A VDMA representa cerca de 3.600 empresas de engenharia, tornando-a uma das maiores associações industriais da Europa. Qual é o segredo do vosso sucesso? Como encontram um terreno comum para os problemas e necessidades dos vossos membros?

O sucesso da VDMA baseia-se na sua longa tradição de representar uma das principais indústrias da Europa numa rede única, que adquire a sua força a partir do conhecimento industrial e do empreendedorismo das suas empresas associadas. A maioria dos nossos membros são empresas familiares, orientadas para o longo prazo, que pensam em gerações e não em relatórios trimestrais. Assim, a VDMA é a porta-voz da espinha dorsal industrial da Alemanha e, cada vez mais também, dos seus homólogos europeus, à medida que a nossa associação cresce continuamente para lá das fronteiras alemãs. Existe um conjunto comum de valores que une todas estas empresas e que a VDMA defende: economias democráticas e liberais baseadas no mercado, livre comércio, regras que ajudem o empreendedorismo e uma concorrência justa e bem regulada, a nível doméstico e nos mercados mundiais.

Abstract: Thilo Brodtman: “Companies need balanced regulation to remain competitive”
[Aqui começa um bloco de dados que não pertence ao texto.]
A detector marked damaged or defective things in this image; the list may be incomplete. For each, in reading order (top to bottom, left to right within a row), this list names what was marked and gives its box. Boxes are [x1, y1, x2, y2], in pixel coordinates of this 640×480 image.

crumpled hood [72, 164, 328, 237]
VDMA’s Executive Director Thilo Brodtmann identifies a shift from rules-based global trade towards a more confrontational system with increasing trade barriers.
 
This change pressures export-oriented industries like mechanical engineering, with geopolitical conflicts threatening supply chains and deterring investors.
 
Environmental, Social, and Governance (ESG) issues are gaining importance, increasingly regulated and demanded by customers and investors. Sustainable products offer opportunities, but companies need balanced regulations to remain competitive.
 
The die and mould industry, despite its strategic importance, lacks political recognition in Europe. National associations are working through ISTMA to restore a ‘level playing field’.
 
China, recognising the sector’s potential, actively promotes it at Europe’s expense, says Mr. Boadtmann.
 
VDMA-represented plastics machinery companies advocate for fair competition, but highlight Europe’s market surveillance and enforcement challenges.
 
Research and innovation are crucial for Europe’s industrial future, requiring supportive frameworks and funding.
 
Copyright infringements remain a concern to European companies, with China as the primary source.
 
Companies are increasingly fighting cyber-attacks targeting intellectual property.
 
The skills shortage is a major challenge, partially addressable through immigration-friendly policies.
 
However, companies must also embrace digitalisation, automation, and AI to fill labour gaps.
 
VDMA’s strength lies in its network of long-term oriented, family-owned businesses.
 
It represents Germany’s industrial backbone and increasingly European counterparts, advocating for democratic, liberal marketbased economies, free trade, and fair competition.
 
In this evolving landscape, European industry must balance adaptation to new realities with preserving core strengths to maintain global leadership.